─── EXTRACT ───

The little black boy wearing a white T-shirt and black face mask stood out from the adults in the photo accompanying a front-page story in The New York Times about the George Floyd protests spreading across America. The sign he held stopped me in mid-thought, like the National Guardsman who handcuffed CNN reporter Omar Jimenez the other day in the middle of his live broadcast on the protests in Minneapolis.

The sign said, “WE DIDN’T COME THIS FAR ONLY TO COME THIS FAR.”

As a 68-year-old white boomer, I was under the impression that America has indeed come a long, long way since my childhood in the 1950s. The America I grew up in was a land of virtual apartheid. African-American people kept to themselves in segregated communities and congregated together in school, kept in their isolation and second-class conditions by a stubborn and deep-seated social bias from which escape was, and unfortunately has continued to be, more difficult for blacks to achieve than other minorities who have experienced discrimination.

─── DATA SECTION ───

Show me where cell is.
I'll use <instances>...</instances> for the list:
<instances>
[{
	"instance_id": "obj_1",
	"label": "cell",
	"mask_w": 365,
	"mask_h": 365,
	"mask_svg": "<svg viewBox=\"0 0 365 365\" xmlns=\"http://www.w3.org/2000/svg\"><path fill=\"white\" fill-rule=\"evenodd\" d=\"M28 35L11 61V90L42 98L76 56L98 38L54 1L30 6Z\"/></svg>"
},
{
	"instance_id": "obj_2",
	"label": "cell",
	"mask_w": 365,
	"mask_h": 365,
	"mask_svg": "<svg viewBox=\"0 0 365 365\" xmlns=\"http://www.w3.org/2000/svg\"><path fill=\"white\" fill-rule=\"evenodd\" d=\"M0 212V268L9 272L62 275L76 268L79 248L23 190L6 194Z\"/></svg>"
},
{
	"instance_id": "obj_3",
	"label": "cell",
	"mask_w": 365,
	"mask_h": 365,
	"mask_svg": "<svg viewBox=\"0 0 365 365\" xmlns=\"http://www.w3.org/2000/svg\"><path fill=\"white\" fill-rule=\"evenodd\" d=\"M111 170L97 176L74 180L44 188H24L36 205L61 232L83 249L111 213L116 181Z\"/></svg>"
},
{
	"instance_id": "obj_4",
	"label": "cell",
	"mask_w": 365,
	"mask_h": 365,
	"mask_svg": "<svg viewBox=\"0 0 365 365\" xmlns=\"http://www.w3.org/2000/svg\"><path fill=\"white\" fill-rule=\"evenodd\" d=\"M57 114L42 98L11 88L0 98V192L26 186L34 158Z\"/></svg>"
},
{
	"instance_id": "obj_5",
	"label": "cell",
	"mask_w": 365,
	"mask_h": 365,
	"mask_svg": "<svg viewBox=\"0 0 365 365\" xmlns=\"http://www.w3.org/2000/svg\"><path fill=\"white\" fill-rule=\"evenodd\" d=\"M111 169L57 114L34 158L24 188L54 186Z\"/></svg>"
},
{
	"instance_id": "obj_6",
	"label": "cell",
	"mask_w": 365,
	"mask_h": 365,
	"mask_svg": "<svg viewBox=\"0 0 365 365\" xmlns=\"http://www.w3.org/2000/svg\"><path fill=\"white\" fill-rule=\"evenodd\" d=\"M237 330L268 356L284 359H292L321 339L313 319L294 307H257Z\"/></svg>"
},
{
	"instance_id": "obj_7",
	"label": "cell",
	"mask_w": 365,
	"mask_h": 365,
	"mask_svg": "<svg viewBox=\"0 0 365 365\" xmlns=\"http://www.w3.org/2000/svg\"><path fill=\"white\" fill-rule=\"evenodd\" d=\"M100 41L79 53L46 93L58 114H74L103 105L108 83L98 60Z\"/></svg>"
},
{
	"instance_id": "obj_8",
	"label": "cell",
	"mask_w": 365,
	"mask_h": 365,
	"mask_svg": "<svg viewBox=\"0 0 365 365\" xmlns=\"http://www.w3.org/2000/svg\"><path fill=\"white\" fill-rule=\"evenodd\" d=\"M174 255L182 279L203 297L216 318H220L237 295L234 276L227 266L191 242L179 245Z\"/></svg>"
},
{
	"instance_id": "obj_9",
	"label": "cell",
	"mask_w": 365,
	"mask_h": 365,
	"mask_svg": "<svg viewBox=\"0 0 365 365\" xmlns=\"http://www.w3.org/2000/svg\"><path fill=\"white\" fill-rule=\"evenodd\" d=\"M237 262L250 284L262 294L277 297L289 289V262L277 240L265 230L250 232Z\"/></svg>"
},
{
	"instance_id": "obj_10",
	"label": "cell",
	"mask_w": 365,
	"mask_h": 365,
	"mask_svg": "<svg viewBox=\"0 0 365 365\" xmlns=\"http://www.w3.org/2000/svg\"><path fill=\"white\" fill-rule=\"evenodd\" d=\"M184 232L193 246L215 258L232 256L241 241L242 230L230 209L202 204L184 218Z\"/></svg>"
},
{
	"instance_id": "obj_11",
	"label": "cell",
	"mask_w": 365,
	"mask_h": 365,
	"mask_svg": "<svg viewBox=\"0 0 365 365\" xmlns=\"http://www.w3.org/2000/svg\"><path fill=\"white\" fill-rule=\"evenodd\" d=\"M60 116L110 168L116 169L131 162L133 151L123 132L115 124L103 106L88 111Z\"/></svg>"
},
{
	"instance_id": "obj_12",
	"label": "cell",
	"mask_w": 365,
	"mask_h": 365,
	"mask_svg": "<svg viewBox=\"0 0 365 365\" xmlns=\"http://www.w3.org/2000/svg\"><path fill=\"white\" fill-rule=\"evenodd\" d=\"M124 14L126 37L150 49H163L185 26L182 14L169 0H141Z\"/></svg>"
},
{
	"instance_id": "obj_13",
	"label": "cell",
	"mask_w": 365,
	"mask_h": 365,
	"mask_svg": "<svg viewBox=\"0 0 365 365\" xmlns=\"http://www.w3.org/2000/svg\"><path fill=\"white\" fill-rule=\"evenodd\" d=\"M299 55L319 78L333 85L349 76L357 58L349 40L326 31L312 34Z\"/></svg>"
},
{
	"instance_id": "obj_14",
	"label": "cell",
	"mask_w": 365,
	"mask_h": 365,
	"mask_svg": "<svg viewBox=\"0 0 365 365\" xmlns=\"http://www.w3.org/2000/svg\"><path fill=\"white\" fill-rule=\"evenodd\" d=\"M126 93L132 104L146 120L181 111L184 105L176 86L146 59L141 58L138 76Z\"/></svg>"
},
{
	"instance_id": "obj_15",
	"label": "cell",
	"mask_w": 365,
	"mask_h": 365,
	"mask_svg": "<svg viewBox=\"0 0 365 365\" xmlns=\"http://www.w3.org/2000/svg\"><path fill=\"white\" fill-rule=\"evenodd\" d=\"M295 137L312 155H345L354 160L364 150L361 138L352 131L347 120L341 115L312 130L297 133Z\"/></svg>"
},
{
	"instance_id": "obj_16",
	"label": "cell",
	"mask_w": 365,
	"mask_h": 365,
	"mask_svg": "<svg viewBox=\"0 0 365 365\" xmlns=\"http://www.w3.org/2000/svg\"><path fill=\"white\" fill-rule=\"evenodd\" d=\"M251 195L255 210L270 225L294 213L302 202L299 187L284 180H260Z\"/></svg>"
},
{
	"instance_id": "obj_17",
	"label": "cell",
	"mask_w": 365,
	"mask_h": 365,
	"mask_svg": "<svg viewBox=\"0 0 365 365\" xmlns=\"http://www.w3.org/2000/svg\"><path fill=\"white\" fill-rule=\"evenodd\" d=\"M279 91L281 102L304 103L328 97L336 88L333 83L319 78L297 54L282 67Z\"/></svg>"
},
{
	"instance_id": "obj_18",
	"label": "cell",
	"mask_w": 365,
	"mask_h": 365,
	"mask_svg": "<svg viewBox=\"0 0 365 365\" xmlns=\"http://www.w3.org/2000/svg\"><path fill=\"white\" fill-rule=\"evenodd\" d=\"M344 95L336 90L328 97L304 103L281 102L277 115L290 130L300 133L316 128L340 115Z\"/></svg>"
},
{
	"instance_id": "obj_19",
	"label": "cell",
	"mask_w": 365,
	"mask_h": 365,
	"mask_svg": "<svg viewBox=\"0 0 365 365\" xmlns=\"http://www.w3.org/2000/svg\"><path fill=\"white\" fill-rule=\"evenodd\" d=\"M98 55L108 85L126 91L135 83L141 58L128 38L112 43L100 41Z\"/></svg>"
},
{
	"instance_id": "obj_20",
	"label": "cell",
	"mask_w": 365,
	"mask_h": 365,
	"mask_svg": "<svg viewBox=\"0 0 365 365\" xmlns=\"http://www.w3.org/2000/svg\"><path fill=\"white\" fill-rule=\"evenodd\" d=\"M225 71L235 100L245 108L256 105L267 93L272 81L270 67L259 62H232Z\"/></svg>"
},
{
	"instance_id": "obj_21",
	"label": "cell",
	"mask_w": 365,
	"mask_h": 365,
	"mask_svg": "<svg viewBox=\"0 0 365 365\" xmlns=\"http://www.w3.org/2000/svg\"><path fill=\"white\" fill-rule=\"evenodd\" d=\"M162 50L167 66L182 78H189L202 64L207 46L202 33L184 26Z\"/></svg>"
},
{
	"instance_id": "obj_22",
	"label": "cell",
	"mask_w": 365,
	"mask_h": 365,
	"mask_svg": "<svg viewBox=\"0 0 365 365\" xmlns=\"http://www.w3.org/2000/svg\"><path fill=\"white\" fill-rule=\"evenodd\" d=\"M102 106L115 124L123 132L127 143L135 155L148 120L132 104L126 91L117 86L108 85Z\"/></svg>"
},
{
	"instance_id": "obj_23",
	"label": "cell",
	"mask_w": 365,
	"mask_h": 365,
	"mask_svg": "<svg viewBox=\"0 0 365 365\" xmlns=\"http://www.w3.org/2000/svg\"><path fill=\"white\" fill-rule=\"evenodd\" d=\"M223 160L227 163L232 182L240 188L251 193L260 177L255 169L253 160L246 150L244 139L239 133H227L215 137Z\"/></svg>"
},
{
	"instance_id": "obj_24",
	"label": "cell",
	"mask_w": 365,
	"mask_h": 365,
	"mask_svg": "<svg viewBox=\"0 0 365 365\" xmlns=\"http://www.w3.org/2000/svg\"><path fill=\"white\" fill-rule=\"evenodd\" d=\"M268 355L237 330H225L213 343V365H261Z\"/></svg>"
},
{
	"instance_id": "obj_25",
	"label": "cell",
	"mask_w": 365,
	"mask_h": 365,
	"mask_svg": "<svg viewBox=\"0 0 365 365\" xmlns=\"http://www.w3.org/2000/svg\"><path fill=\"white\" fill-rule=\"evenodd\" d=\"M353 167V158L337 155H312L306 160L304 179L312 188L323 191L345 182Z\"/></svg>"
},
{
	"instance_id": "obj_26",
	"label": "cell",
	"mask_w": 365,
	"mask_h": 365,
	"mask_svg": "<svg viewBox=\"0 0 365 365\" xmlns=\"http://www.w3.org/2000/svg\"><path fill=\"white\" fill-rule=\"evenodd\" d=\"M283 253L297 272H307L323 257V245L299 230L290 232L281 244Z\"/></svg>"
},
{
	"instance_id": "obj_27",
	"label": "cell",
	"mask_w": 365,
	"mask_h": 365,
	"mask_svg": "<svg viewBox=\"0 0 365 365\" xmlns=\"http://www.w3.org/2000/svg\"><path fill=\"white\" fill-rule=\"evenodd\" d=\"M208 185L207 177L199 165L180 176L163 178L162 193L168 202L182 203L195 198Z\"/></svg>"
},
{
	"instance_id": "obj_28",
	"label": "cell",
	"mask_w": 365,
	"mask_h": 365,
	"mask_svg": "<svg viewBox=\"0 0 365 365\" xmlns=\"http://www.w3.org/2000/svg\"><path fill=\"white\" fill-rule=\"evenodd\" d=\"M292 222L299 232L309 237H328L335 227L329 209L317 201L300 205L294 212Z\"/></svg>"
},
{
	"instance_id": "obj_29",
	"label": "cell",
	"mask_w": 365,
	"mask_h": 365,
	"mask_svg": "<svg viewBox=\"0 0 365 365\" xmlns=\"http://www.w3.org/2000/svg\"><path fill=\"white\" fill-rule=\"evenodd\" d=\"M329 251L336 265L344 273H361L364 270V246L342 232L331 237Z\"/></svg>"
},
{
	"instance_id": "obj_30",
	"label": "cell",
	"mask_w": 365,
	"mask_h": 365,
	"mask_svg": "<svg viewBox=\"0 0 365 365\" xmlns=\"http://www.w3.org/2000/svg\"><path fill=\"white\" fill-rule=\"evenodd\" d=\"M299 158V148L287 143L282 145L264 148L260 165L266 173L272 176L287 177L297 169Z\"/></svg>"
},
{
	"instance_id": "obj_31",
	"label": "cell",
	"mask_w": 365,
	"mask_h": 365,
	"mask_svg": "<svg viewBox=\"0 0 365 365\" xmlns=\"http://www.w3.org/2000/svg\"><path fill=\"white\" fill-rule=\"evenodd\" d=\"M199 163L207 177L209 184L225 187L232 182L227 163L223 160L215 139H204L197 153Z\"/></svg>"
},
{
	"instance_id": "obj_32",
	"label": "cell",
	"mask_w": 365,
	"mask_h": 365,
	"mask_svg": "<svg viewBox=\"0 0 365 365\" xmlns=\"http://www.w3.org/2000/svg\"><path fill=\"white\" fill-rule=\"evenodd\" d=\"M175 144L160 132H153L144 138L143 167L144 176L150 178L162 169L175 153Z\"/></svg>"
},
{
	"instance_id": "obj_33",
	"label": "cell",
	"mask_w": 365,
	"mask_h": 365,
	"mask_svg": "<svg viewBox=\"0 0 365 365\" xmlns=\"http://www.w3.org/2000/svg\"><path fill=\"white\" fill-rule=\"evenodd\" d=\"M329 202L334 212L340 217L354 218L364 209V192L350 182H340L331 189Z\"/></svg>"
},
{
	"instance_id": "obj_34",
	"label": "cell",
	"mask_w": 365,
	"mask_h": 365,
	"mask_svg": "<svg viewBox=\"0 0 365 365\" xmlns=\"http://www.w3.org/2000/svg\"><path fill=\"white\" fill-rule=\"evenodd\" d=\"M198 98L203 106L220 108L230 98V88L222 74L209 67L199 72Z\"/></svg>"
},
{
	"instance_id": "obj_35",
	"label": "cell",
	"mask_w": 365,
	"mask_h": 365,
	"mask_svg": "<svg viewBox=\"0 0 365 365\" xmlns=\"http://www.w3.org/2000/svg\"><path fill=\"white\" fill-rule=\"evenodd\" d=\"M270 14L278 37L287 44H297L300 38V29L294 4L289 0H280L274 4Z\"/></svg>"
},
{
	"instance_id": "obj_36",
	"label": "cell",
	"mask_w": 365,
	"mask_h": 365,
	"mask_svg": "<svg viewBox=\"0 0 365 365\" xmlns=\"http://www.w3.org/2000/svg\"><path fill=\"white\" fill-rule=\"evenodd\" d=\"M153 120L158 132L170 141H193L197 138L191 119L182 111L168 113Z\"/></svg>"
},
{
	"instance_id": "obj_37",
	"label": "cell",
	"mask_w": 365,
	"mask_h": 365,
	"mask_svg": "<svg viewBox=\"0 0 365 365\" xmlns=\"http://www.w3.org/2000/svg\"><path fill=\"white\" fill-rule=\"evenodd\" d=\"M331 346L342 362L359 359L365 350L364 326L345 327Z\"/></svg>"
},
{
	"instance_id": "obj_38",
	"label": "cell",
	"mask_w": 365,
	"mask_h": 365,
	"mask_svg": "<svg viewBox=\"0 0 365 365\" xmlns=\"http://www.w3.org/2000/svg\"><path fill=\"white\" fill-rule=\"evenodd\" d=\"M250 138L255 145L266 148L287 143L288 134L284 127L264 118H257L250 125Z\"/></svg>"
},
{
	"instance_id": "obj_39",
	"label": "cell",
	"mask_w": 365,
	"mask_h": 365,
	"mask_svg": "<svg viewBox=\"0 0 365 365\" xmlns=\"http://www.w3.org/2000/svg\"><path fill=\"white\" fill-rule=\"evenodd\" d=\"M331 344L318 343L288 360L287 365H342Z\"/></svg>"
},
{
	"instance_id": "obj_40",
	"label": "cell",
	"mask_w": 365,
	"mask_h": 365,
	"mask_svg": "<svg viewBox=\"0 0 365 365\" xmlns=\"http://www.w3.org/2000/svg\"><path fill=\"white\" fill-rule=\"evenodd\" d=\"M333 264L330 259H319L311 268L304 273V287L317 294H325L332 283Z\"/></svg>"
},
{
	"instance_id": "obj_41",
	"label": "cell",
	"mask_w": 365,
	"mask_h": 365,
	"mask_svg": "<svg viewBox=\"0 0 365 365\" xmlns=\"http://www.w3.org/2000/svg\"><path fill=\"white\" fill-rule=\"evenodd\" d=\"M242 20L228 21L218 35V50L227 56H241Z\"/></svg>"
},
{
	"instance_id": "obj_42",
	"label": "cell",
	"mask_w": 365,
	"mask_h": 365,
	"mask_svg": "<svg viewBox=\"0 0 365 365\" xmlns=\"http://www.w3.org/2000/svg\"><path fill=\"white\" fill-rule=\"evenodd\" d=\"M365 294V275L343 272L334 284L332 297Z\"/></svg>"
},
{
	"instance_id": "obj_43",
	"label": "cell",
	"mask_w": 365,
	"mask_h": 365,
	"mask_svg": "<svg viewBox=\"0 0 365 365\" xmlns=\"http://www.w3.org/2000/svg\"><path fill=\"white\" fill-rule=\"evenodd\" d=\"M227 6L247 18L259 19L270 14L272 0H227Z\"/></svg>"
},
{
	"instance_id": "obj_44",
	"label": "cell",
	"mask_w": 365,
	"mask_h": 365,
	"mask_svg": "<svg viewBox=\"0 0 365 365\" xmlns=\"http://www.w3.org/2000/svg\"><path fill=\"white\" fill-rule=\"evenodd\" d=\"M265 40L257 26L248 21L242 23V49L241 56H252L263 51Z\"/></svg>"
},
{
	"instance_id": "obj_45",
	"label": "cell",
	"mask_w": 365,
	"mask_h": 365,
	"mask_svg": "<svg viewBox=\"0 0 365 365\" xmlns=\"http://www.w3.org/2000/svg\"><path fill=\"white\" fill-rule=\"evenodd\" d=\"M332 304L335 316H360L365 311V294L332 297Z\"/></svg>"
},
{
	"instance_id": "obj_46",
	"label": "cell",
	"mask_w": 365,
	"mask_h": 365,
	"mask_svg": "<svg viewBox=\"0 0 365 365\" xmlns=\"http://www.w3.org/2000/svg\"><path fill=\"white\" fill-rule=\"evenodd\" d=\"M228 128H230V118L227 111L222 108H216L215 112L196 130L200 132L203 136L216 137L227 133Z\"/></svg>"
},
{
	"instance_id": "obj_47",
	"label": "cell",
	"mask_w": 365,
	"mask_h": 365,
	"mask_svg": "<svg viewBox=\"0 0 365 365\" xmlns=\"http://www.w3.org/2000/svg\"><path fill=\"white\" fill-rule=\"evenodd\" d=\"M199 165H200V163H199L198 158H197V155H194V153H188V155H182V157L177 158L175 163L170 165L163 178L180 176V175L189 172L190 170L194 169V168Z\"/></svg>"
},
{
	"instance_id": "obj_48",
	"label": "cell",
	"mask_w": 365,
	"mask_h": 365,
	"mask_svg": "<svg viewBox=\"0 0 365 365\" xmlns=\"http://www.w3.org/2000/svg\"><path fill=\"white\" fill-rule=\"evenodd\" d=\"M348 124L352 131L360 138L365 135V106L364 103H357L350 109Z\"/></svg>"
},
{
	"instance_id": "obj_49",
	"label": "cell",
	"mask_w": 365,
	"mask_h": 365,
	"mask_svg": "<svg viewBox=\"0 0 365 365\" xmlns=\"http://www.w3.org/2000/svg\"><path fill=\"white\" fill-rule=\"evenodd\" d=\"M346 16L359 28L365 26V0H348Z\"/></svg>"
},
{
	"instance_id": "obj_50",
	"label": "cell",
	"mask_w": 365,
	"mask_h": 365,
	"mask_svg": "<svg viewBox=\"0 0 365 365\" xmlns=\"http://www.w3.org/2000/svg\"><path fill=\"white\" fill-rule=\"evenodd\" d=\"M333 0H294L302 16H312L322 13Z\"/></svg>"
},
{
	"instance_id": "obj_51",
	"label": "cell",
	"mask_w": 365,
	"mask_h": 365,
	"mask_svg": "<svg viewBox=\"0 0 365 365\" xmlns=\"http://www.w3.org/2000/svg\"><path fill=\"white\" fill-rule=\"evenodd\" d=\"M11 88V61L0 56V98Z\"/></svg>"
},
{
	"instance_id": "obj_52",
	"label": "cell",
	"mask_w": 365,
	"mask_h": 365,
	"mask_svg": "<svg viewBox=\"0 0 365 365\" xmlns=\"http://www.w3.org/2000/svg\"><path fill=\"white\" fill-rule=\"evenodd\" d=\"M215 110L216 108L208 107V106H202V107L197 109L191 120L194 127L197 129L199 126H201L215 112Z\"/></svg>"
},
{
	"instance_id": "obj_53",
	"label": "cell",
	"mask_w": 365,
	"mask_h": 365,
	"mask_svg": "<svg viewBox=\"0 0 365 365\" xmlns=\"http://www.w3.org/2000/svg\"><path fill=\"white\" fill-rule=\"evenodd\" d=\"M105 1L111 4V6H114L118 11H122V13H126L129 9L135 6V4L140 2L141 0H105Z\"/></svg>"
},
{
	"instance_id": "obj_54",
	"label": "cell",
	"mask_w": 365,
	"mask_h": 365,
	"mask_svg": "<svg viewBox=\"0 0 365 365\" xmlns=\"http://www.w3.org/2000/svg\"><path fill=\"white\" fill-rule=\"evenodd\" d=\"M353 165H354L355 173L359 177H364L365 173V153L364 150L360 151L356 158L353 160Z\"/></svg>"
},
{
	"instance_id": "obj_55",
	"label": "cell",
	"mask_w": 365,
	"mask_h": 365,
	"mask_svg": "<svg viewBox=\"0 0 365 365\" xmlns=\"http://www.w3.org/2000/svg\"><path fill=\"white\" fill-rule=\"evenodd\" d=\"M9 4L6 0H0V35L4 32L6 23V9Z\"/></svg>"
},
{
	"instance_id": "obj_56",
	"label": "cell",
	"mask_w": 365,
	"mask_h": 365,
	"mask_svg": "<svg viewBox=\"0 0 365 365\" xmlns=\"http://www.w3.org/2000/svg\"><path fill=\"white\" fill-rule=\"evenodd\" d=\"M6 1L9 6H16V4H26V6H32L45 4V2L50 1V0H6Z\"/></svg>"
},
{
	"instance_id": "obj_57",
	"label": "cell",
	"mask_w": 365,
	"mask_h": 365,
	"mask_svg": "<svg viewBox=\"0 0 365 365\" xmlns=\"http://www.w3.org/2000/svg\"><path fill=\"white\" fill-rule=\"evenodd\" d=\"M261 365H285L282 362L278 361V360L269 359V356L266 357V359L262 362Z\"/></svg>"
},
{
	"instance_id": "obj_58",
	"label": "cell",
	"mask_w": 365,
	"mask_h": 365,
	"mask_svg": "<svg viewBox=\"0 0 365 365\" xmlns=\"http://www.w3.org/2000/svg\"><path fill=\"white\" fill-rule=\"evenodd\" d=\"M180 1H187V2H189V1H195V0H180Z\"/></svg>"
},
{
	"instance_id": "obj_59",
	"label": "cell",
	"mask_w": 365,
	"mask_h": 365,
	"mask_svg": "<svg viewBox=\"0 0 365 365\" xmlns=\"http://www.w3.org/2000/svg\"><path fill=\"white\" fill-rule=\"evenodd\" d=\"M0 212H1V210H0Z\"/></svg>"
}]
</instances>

───

▸ **QUESTIONS TO ANSWER**
- a) Answer these from the essay on the George Floyd protests:
(i) What did the sign held by the boy say?
(ii) How old does the writer say they are?
(iii) Whom did the National Guardsman handcuff during a live broadcast?
- b) Carry the essay on the George Floyd protests forward, beginning after its final sentence.

▸ **ANSWERS FOR EACH ITEM**
- a)
(i) “WE DIDN’T COME THIS FAR ONLY TO COME THIS FAR.”
(ii) 68 years old.
(iii) CNN reporter Omar Jimenez.

- b)
By the 1960s, black resentment exploded, igniting riots in the streets whose consequences in destruction, injury and death also contributed to the advance of the civil rights movement, affirmative action laws, and a sea change of improvements in the lives of black people in America that, tragically, in the harsh light of the coronavirus pandemic and police murder of George Floyd, seem all too superficial.

Former U.S. Vice President Walter Mondale, 92, a resident of Minneapolis and a longtime civil rights proponent, just lamented that “I worked really hard on that issue for 40 years, and here we are. About where we started, I guess.”

Sadly, that seems about right to me. My wife and I sat down to dinner last night, watching our president on TV, ordering the aggressive disbursement of peaceful demonstrators outside the White House so that he could walk over to a church and wave around a Bible. We woke this morning to see the windows of banks and businesses below us in Manhattan boarded up for protection. Although most of the demonstrations here have been peaceful, the mayor has imposed a citywide curfew that begins at 8:00 p.m. – just an hour after the daily ritual of New Yorkers cheering the efforts of pandemic healthcare professionals and other essential workers – and ends at 5:00 the next morning.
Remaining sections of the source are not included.